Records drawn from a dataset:

----------------

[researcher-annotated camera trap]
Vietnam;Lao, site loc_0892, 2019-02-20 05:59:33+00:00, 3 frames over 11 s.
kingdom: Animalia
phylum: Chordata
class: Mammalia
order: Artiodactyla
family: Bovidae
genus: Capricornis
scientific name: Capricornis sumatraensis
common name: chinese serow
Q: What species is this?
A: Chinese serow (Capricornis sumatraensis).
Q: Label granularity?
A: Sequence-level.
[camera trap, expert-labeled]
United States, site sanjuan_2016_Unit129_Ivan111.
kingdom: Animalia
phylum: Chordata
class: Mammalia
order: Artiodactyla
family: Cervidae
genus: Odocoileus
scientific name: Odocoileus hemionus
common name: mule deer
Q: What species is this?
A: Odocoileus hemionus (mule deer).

----------------

REQUIREMENT:
Search the entries for the word "camera", then list each line that holds it.

RESPONSE:
[researcher-annotated camera trap]
[camera trap, expert-labeled]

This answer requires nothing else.